Random fields (glass.fields)

The glass.fields module provides functionality for simulating random fields on the sphere. This is done in the form of HEALPix maps.

Functions

glass.fields.gaussian_gls(cls, *, lmax=None, ncorr=None, nside=None)

Compute Gaussian Cls for a Gaussian random field.

Depending on the given arguments, this truncates the angular power spectra to lmax, removes all but ncorr correlations between fields, and applies the HEALPix pixel window function of the given nside. If no arguments are given, no action is performed.

glass.fields.lognormal_gls(cls, shift=1.0, *, lmax=None, ncorr=None, nside=None)

Compute Gaussian Cls for a lognormal random field.

glass.fields.generate_gaussian(gls, nside, *, ncorr=None, rng=None)

Iteratively sample Gaussian random fields from Cls.

A generator that iteratively samples HEALPix maps of Gaussian random fields with the given angular power spectra gls and resolution parameter nside.

The optional argument ncorr can be used to artificially limit now many realised fields are correlated. This saves memory, as only ncorr previous fields need to be kept.

The gls array must contain the auto-correlation of each new field followed by the cross-correlations with all previous fields in reverse order:

gls = [gl_00,
       gl_11, gl_10,
       gl_22, gl_21, gl_20,
       ...]

Missing entries can be set to None.

glass.fields.generate_lognormal(gls, nside, shift=1.0, *, ncorr=None, rng=None)

Iterative sample lognormal random fields from Gaussian Cls.

glass.fields.effective_cls(cls, weights1, weights2=None, *, lmax=None)

Compute effective angular power spectra from weights.

Computes a linear combination of the angular power spectra cls using the factors provided by weights1 and weights2. Additional axes in weights1 and weights2 produce arrays of spectra.

Parameters:
cls(N,) list of array_like

Angular matter power spectra to combine, in GLASS ordering.

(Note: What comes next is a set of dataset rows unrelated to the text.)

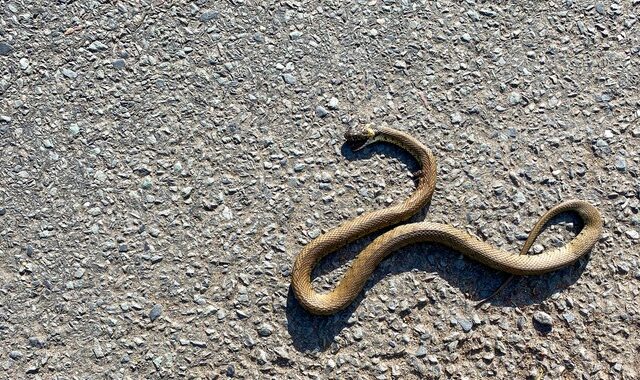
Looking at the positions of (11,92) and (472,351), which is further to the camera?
(11,92)

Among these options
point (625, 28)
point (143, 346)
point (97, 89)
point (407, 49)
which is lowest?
point (143, 346)

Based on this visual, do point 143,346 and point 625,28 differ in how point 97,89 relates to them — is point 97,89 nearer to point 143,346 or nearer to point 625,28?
point 143,346

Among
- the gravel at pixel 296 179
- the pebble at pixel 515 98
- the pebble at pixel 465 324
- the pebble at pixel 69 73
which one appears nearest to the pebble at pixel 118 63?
the gravel at pixel 296 179

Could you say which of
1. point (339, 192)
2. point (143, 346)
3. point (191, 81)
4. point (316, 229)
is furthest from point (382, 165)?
point (143, 346)

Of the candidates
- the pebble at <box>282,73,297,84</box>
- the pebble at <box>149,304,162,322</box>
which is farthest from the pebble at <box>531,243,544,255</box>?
the pebble at <box>149,304,162,322</box>

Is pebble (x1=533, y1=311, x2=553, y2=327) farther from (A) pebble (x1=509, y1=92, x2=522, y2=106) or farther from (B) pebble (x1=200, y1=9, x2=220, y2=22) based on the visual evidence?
(B) pebble (x1=200, y1=9, x2=220, y2=22)

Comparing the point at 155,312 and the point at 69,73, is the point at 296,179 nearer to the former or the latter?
the point at 155,312
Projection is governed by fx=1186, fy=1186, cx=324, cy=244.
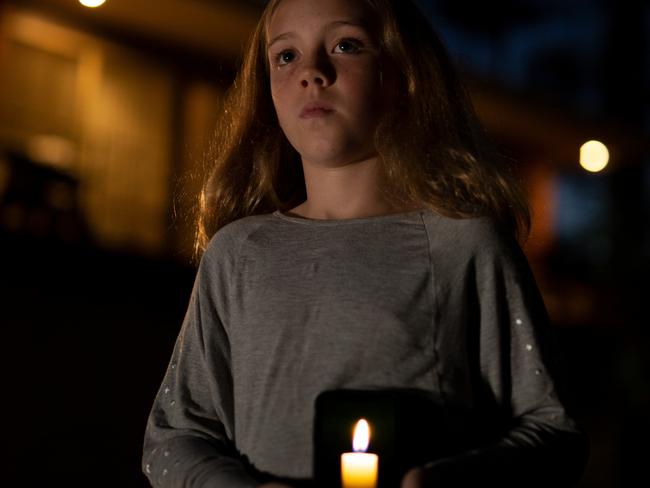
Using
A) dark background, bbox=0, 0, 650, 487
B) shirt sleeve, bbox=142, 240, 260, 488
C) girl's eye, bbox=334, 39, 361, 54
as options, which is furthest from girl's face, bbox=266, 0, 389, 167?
dark background, bbox=0, 0, 650, 487

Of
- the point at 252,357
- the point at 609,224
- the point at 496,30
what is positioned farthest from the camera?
the point at 496,30

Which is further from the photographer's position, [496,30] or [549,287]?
[496,30]

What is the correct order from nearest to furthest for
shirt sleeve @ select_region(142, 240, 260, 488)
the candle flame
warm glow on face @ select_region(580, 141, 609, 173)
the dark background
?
the candle flame, shirt sleeve @ select_region(142, 240, 260, 488), the dark background, warm glow on face @ select_region(580, 141, 609, 173)

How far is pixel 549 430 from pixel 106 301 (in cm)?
868

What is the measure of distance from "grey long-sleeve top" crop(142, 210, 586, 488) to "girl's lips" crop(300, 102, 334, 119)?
23 cm

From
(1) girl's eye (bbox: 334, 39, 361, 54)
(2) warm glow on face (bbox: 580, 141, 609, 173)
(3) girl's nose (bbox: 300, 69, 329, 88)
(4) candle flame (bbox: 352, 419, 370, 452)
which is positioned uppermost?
(2) warm glow on face (bbox: 580, 141, 609, 173)

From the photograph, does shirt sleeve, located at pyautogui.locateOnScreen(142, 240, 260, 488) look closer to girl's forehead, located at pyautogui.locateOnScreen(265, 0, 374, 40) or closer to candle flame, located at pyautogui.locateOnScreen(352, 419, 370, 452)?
candle flame, located at pyautogui.locateOnScreen(352, 419, 370, 452)

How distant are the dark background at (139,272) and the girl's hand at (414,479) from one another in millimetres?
5862

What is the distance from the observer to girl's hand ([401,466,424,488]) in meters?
1.95

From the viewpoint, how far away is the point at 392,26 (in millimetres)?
2533

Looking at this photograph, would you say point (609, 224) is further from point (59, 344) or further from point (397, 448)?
point (397, 448)

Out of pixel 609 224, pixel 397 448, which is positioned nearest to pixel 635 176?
pixel 609 224

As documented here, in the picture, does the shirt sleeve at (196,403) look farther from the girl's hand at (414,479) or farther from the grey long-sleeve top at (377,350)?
the girl's hand at (414,479)

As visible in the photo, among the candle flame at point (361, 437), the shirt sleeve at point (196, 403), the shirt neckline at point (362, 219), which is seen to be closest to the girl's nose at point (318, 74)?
the shirt neckline at point (362, 219)
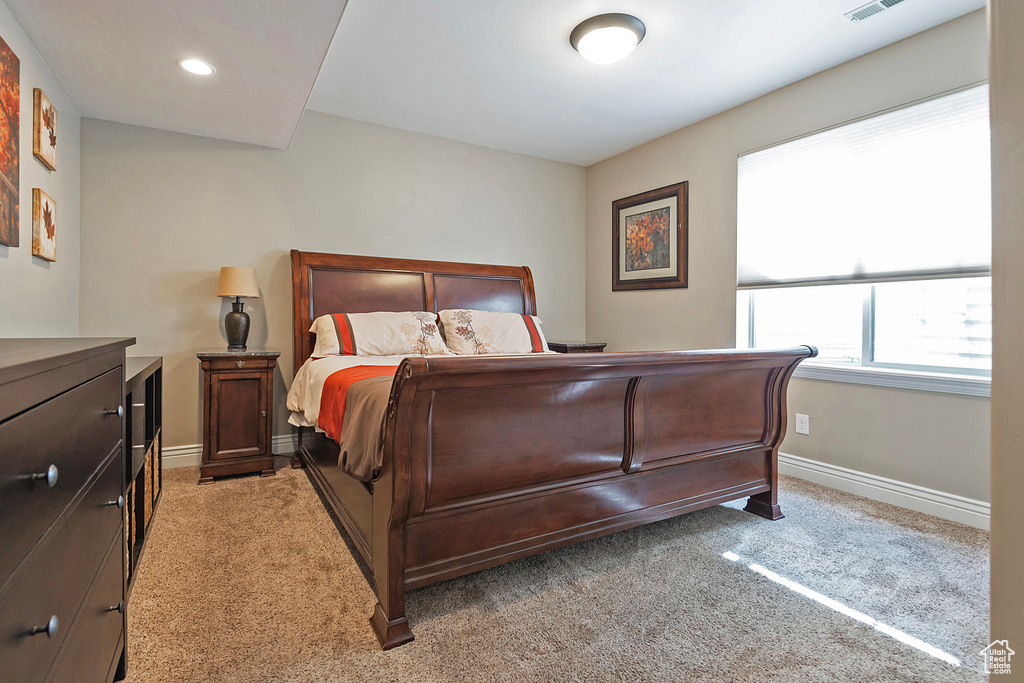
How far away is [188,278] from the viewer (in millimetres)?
3328

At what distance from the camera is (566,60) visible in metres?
2.97

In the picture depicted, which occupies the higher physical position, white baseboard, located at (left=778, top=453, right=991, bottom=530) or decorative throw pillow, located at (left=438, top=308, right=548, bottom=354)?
decorative throw pillow, located at (left=438, top=308, right=548, bottom=354)

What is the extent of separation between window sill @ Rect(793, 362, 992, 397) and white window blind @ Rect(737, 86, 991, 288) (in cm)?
52

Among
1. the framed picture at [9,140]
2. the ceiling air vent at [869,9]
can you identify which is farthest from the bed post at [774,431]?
the framed picture at [9,140]

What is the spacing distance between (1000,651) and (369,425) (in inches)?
62.4

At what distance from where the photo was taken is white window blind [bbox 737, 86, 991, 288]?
249cm

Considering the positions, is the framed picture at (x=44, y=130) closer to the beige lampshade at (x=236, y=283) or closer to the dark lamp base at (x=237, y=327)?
the beige lampshade at (x=236, y=283)

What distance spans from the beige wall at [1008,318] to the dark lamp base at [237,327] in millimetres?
3565

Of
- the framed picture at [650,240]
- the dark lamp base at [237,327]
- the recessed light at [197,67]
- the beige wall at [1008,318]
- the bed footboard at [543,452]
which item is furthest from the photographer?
the framed picture at [650,240]

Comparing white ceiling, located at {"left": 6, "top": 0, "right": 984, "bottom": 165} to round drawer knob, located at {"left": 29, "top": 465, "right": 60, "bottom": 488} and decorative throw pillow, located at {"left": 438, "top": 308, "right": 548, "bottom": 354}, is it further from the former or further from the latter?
round drawer knob, located at {"left": 29, "top": 465, "right": 60, "bottom": 488}

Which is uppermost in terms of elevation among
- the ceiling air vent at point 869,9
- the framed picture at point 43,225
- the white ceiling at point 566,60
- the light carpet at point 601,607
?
the white ceiling at point 566,60

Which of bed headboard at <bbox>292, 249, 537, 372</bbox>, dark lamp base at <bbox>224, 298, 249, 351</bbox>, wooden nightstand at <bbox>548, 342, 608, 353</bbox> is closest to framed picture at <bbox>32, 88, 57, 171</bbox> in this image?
dark lamp base at <bbox>224, 298, 249, 351</bbox>

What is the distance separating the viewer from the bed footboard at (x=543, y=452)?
5.06 ft

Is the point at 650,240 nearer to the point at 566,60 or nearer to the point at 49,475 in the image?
the point at 566,60
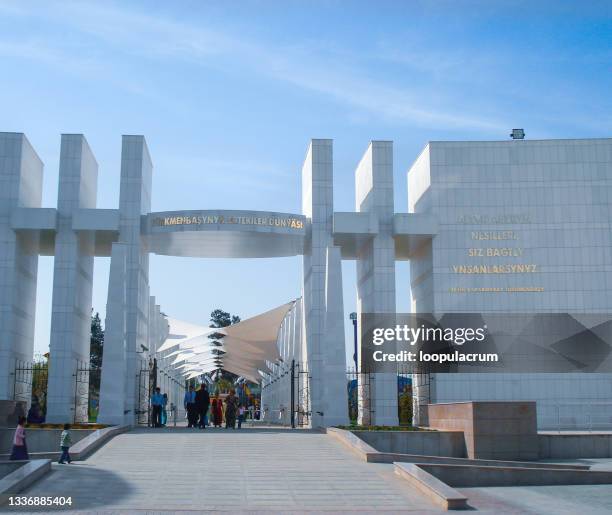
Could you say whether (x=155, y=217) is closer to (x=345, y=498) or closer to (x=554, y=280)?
(x=554, y=280)

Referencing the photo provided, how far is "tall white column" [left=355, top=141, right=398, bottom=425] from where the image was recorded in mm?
30469

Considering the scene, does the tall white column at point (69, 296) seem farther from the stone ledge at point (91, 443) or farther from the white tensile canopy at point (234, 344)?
the white tensile canopy at point (234, 344)

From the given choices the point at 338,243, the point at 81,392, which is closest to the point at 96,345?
the point at 81,392

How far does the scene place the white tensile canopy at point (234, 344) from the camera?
42.8 m

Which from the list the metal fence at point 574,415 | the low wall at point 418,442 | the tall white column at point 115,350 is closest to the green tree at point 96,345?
the tall white column at point 115,350

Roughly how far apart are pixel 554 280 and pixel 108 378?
17.3 metres

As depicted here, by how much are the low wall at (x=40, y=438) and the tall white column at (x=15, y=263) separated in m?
6.80

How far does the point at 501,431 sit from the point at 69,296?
16770mm

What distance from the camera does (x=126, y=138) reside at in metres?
31.4

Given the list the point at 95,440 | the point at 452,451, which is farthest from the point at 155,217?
the point at 452,451

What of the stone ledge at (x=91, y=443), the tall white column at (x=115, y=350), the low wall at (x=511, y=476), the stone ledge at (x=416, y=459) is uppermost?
the tall white column at (x=115, y=350)

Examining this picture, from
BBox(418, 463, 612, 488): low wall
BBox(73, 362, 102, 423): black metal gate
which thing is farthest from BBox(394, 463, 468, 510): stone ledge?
BBox(73, 362, 102, 423): black metal gate

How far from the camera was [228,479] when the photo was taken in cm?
1603

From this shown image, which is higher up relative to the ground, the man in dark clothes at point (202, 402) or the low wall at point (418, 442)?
the man in dark clothes at point (202, 402)
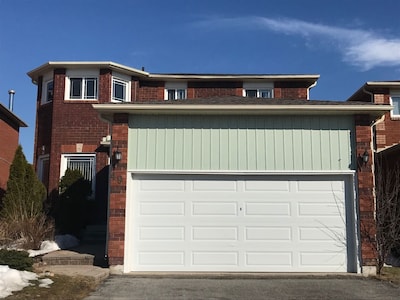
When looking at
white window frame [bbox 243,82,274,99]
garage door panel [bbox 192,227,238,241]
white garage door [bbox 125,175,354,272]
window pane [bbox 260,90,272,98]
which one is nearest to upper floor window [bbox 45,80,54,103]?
white window frame [bbox 243,82,274,99]

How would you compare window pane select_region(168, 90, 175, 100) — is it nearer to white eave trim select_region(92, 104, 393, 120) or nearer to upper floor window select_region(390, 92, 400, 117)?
upper floor window select_region(390, 92, 400, 117)

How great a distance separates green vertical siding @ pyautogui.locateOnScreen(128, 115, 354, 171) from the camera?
10.4m

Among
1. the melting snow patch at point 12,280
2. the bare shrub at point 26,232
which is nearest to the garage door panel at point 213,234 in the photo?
the melting snow patch at point 12,280

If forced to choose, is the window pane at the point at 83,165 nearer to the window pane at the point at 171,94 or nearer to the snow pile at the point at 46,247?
the window pane at the point at 171,94

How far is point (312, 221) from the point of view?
Answer: 10.3 metres

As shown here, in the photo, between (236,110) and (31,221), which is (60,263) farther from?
(236,110)

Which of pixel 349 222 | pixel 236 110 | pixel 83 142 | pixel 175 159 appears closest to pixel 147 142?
pixel 175 159

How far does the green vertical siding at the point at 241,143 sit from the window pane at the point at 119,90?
8.24 m

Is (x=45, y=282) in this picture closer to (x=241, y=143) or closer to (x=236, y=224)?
(x=236, y=224)

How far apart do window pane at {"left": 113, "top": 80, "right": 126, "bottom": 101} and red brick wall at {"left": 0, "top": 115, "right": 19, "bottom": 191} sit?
6.52m

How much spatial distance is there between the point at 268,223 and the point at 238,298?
274 cm

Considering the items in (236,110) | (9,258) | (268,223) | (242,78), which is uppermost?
(242,78)

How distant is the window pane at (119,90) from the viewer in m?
18.5

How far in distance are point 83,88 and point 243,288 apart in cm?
1209
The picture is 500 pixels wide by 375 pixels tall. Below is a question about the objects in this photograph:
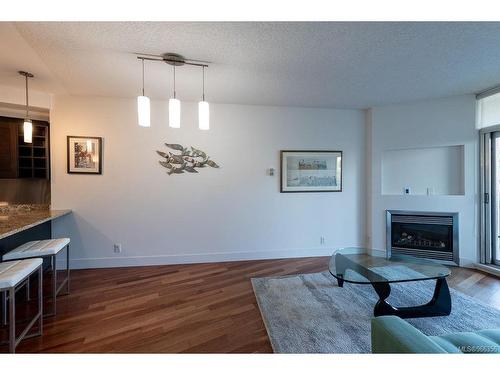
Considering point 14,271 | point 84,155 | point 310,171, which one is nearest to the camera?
point 14,271

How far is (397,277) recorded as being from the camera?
6.95 ft

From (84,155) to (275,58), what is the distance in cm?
290

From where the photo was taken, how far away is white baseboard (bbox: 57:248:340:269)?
3.37m

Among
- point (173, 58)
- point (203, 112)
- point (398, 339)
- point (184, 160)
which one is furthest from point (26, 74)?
point (398, 339)

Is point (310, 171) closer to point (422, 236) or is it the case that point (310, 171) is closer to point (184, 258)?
point (422, 236)

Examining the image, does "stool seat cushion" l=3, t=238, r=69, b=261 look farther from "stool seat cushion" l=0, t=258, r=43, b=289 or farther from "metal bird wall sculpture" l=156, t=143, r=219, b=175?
"metal bird wall sculpture" l=156, t=143, r=219, b=175

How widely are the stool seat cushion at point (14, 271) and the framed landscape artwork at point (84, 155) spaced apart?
5.91ft

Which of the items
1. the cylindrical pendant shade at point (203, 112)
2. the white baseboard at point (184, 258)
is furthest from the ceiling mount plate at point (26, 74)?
the white baseboard at point (184, 258)

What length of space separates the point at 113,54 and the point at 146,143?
1442mm

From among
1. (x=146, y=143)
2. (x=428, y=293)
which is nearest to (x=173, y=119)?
(x=146, y=143)

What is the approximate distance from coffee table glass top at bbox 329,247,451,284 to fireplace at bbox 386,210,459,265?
102 centimetres

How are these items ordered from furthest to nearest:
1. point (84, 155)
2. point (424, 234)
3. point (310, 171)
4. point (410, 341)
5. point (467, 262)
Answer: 1. point (310, 171)
2. point (424, 234)
3. point (467, 262)
4. point (84, 155)
5. point (410, 341)

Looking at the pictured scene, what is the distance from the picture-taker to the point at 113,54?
2207 mm

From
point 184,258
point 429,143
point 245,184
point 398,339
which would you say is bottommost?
point 184,258
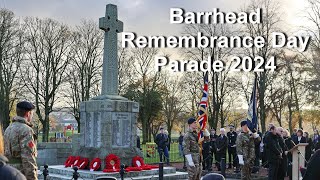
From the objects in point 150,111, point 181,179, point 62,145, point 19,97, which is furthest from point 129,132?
point 150,111

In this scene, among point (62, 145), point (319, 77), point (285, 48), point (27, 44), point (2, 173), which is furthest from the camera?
point (27, 44)

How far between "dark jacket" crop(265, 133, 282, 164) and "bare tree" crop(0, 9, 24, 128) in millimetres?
27927

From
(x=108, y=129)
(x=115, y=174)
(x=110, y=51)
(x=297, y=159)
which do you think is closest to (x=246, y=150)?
(x=297, y=159)

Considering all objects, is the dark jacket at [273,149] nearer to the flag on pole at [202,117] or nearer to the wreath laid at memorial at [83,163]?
the flag on pole at [202,117]

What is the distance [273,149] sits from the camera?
13.6 m

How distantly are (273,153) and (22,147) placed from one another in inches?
348

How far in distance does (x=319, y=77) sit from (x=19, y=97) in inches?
1026

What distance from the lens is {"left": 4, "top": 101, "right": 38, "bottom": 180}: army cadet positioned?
22.8ft

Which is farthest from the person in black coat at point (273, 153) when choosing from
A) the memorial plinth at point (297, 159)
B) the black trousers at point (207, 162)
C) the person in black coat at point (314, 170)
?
the person in black coat at point (314, 170)

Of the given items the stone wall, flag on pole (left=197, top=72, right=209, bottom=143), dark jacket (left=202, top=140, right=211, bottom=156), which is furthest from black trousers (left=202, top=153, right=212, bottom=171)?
the stone wall

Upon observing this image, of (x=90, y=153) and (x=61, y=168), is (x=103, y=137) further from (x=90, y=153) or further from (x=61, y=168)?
(x=61, y=168)

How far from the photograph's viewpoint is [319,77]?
109ft

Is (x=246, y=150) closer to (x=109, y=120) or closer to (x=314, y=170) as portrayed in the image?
(x=109, y=120)

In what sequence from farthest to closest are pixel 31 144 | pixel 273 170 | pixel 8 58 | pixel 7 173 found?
pixel 8 58 → pixel 273 170 → pixel 31 144 → pixel 7 173
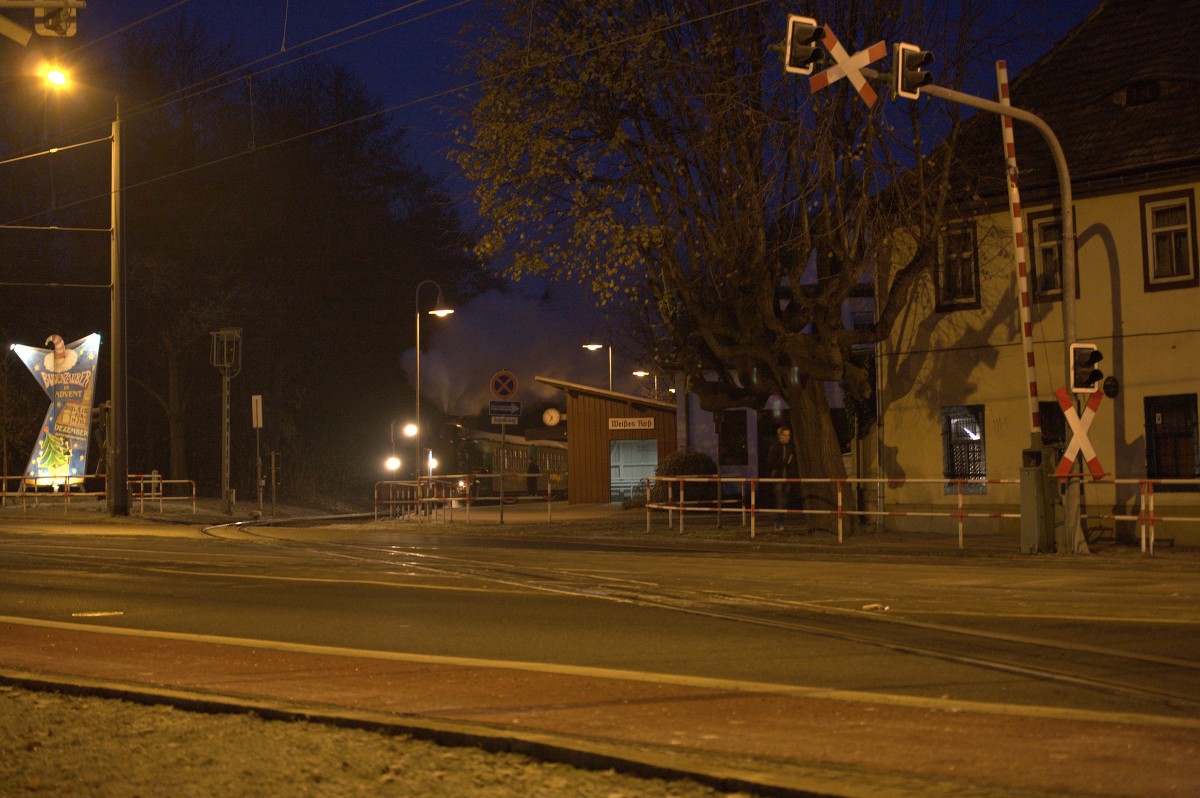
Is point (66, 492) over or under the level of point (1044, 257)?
under

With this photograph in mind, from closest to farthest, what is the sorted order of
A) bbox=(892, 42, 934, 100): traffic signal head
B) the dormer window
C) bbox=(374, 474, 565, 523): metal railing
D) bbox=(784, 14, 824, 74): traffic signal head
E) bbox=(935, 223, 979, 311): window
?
bbox=(784, 14, 824, 74): traffic signal head, bbox=(892, 42, 934, 100): traffic signal head, the dormer window, bbox=(935, 223, 979, 311): window, bbox=(374, 474, 565, 523): metal railing

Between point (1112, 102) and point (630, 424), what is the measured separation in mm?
21496

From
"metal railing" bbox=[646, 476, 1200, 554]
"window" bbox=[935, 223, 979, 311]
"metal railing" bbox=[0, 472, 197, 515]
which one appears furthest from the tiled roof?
"metal railing" bbox=[0, 472, 197, 515]

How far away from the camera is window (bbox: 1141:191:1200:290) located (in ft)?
72.9

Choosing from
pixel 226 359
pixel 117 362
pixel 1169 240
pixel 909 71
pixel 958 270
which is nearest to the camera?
pixel 909 71

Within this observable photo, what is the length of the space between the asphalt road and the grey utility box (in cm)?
77

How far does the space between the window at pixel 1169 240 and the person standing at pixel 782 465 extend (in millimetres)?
8481

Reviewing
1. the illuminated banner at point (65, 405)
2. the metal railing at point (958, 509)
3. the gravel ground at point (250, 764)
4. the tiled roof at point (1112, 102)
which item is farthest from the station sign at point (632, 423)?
the gravel ground at point (250, 764)

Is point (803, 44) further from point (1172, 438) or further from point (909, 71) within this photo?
point (1172, 438)

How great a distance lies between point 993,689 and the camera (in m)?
7.79

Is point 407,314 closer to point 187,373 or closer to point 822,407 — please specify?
point 187,373

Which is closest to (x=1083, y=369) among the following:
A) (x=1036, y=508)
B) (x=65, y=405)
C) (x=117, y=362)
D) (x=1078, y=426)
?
(x=1078, y=426)

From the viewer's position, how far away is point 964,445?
83.3 feet

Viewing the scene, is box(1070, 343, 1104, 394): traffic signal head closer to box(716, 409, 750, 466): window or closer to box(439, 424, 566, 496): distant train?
box(716, 409, 750, 466): window
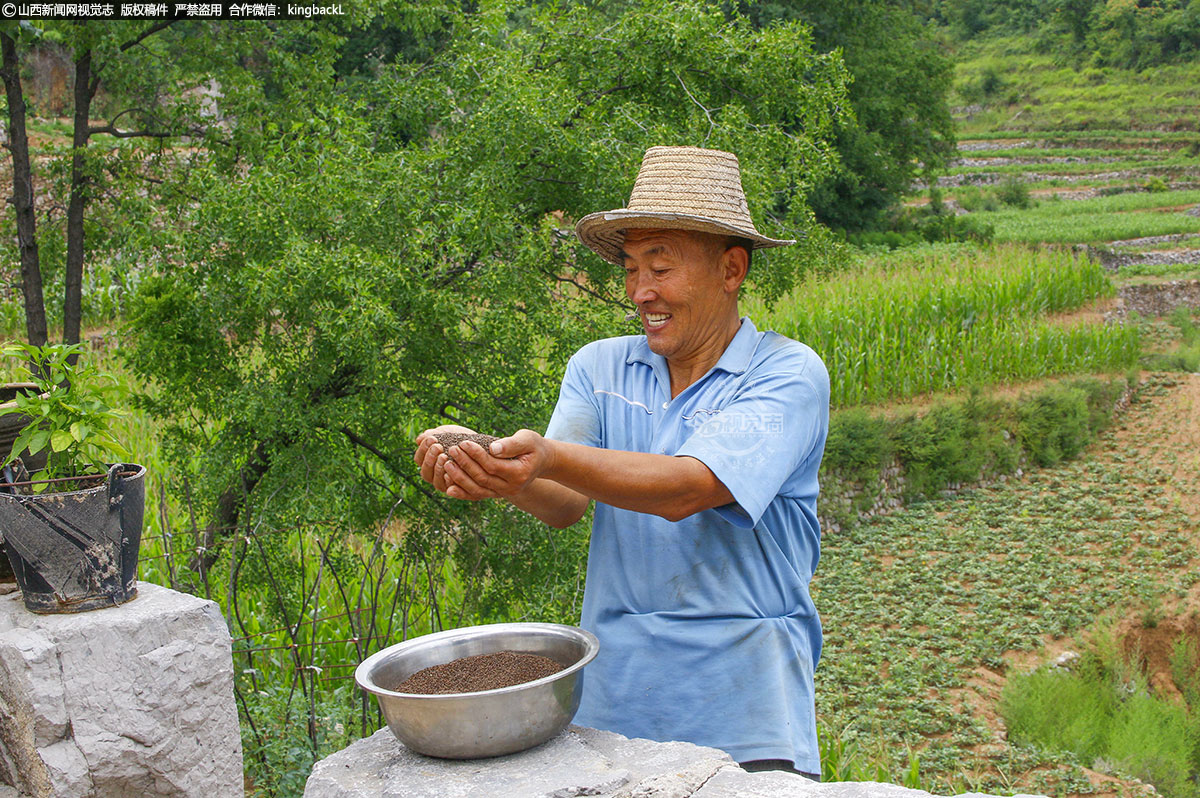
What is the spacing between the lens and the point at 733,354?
6.91 ft

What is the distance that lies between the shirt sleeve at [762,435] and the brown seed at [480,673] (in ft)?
1.38

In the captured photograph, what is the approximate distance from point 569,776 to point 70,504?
149cm

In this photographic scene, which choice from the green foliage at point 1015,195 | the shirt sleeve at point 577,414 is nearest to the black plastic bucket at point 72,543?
the shirt sleeve at point 577,414

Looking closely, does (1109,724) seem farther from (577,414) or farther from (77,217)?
(77,217)

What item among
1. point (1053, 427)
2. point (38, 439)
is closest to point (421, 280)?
point (38, 439)

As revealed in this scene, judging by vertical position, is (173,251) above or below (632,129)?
below

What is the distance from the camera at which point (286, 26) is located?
16.1 feet

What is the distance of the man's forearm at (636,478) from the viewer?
175 cm

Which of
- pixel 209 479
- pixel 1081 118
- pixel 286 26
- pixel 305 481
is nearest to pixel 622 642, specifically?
pixel 305 481

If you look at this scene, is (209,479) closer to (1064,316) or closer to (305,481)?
(305,481)

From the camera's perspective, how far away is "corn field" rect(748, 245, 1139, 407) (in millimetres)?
11445

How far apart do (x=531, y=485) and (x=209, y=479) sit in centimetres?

weights1(N, *M1) array_like

Weight factors for spectra. The first axis must be equal to the number of fields.

weights2(N, *M2) array_like, optional

Second set of weights. If not given, weights1 is used.

lmaxint, optional

Truncate the angular power spectra at this mode number. If not given, the longest input in cls will be used.

Returns:
cls(*M1, *M2, LMAX+1) array_like

Dictionary of effective angular power spectra, where keys correspond to the leading axes of weights1 and weights2.

Utility functions

glass.fields.getcl(cls, i, j, lmax=None)

Return a specific angular power spectrum from an array.

Return the angular power spectrum for indices i and j from an array in GLASS ordering.

Parameters:
clslist of array_like

List of angular power spectra in GLASS ordering.

i, jint

Combination of indices to return.

lmaxint, optional

Truncate the returned spectrum at this mode number.

Returns:
clarray_like

The angular power spectrum for indices i and j.